I hired a person to randomly show up throughout the day and put baskets of bread on my desk.
[slips wedding dj a 5] got any korn
brain: wake up
me: it’s 1:15 am
brain: pick up your phone
me: fine just for a minute
brain: lmao ok
A guy walks into a bear and orders a drink. He didn’t notice my typo. Anyway, he’s dead now.
what other people think of me is none of my business. unless it’s bad, then i need to know everything
Her: this isn’t going to work out
Me: *in the kiddie pool in full scuba gear* Why, what’s wrong?
100% of car accidents happen within exactly five miles of something. If you’re within five miles of anything right now, move.
Sexting:
Him: What do you like in the bedroom?
Me: Sleeping.
Him: No, I meant what can I do to make you happy in the bedroom?
Me: Close the door on your way out.
Him: No, I meant…
Me: Also lock the door.
I totally baby-proofed my house, but one still got in.
I once broke up with a guy because he ate half my french fries, and when I get really lonely, I still think about those french fries.
respect that the little drummer boy showed up empty handed and said here’s some noise
Urinal cake? Nah, that’s a pisscuit
ask your insurance company if you’re healthy enough to see a doctor
My body’s check engine light has been on longer than Law and Order
Dance like nobody’s watching except God, the NSA, and Santa Claus.
you just know somebody’s being called by their full name right now
boss: i never got ur email
me: [forgot to send] that’s so weird i’ll resend it now
I know it sounds mean but when I’m mad at my wife and want to lash out, I back into a parking spot at the grocery store when she’s in the passenger seat with cars waiting on her side.
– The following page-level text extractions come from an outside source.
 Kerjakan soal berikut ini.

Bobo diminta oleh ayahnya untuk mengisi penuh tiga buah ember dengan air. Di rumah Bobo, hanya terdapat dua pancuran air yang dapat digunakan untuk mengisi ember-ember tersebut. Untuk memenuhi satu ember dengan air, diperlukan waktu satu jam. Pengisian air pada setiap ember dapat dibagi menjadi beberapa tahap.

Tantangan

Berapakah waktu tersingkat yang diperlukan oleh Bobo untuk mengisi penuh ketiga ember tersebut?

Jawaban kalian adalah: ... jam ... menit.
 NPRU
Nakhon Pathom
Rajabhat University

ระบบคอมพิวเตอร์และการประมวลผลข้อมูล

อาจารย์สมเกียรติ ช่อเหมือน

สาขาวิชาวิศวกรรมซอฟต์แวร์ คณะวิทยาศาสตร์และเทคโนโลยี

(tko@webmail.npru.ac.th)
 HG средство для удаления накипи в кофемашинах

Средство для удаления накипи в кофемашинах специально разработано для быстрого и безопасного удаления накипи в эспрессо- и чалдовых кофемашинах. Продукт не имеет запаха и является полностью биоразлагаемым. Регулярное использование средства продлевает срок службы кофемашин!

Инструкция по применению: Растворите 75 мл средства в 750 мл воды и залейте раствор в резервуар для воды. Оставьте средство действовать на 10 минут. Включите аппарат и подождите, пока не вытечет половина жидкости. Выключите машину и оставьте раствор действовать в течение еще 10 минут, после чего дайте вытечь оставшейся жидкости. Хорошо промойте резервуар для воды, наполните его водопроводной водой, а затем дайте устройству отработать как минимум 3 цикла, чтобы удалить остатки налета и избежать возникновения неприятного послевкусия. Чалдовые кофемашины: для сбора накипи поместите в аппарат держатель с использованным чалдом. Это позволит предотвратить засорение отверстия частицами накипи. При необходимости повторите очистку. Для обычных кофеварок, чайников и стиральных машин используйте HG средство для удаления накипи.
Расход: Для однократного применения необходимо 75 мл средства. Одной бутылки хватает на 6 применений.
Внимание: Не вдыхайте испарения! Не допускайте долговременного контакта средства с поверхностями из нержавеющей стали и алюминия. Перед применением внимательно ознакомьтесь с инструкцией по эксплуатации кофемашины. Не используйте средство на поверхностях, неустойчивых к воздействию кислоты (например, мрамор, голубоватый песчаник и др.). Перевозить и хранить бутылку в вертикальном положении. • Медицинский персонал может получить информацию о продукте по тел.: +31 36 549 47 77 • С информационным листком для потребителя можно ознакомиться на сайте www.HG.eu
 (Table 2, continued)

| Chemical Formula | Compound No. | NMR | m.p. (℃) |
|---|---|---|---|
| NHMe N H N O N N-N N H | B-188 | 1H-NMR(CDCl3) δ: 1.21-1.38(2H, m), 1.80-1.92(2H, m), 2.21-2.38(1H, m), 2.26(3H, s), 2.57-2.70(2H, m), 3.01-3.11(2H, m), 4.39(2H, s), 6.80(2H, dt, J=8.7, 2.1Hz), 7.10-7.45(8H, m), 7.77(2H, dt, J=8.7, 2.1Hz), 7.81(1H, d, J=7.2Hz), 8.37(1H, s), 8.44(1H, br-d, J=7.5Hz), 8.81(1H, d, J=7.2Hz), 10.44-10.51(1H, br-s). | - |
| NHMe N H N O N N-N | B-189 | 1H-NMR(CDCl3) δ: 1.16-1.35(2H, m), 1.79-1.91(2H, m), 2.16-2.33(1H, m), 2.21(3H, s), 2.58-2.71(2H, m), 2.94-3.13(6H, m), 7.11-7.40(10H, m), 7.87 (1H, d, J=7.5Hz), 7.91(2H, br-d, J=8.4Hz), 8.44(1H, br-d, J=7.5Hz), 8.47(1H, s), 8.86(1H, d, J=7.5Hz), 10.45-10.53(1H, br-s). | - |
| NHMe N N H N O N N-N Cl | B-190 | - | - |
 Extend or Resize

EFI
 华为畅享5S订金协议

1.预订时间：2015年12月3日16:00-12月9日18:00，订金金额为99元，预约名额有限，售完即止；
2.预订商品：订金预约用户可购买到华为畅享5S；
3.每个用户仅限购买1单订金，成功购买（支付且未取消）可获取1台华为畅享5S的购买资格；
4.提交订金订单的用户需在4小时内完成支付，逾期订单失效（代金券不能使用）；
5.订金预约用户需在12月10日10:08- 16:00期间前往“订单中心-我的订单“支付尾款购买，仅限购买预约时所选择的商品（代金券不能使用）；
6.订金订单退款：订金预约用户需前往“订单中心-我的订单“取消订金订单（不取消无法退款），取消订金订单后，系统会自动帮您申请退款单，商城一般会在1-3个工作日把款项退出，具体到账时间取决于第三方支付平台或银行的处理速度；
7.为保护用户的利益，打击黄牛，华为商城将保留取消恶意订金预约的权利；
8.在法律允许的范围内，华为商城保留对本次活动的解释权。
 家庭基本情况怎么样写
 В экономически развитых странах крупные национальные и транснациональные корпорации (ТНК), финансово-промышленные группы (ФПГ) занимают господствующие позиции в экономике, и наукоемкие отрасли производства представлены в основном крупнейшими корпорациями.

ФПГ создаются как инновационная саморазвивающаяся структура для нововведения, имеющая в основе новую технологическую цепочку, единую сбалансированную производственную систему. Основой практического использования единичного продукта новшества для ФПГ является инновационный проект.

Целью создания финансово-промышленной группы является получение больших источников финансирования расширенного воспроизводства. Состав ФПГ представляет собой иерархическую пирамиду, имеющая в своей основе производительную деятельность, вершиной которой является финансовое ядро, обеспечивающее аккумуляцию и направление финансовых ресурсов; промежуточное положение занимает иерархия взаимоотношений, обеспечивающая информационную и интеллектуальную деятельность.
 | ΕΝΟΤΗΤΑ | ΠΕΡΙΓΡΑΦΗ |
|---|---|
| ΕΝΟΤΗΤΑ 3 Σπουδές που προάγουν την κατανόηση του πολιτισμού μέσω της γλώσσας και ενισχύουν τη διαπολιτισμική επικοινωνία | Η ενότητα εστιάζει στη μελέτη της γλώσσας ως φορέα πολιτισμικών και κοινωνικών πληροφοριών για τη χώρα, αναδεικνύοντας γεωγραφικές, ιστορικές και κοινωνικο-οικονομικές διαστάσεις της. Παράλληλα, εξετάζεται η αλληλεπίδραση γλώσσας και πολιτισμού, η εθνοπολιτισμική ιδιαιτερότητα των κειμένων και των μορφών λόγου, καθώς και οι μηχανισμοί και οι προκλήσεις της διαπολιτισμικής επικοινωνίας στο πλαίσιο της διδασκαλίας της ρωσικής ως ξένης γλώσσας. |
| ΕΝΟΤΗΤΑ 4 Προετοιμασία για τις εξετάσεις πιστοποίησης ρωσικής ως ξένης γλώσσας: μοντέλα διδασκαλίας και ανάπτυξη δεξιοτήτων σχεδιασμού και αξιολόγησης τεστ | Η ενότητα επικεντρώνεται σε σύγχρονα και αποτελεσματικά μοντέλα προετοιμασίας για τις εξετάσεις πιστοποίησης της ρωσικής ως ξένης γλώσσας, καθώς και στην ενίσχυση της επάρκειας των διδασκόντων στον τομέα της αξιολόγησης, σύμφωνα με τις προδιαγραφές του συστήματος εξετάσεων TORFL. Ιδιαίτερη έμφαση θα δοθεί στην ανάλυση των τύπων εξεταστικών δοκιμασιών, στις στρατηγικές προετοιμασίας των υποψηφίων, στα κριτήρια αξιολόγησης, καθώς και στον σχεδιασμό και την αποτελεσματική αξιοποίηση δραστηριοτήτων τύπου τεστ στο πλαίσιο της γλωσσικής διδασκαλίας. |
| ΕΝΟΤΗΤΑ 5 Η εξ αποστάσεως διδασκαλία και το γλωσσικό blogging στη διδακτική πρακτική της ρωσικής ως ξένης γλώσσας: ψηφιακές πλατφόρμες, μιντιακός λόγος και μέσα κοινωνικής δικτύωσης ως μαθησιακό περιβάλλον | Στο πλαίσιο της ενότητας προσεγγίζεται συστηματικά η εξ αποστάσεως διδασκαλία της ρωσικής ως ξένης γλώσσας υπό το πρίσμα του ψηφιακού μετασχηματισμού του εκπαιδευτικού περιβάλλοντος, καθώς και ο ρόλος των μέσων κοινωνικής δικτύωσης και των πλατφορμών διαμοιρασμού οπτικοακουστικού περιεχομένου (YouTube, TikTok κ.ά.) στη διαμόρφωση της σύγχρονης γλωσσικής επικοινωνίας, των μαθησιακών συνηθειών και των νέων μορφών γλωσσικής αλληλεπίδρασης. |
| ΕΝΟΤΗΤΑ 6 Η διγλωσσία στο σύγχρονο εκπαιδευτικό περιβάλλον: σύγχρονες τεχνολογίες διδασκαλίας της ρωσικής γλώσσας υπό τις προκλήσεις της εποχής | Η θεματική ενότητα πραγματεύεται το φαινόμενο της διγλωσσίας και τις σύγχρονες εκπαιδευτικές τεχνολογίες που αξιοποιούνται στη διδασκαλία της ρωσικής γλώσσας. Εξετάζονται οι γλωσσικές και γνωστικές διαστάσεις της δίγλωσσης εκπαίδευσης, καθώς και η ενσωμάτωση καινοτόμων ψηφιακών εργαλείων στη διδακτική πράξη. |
Don’t be that guy that tells people not to be “that guy.”
fire doesn’t get enough credit for being inclusive. it’s always like “hey you wanna come be fire too?”
[At my funeral]
Polite people: Well, he’s in heaven now.
Twitter followers: Let’s not make any assumptions.
Haunted houses are great but have you ever had a deer clear your hood at 55 mph?
“Vintage designer purses are not a retirement plan,” says my accountant while rubbing his temples.
Husband: “They say humans are not meant to multitask.”
Me: *cooking dinner while holding toddler while signing permission slip with foot while shooting lasers from eyes at him* “You don’t say.”
If you think the world is getting more unsafe, violent and unpredictable, the 13th century would like a word with you.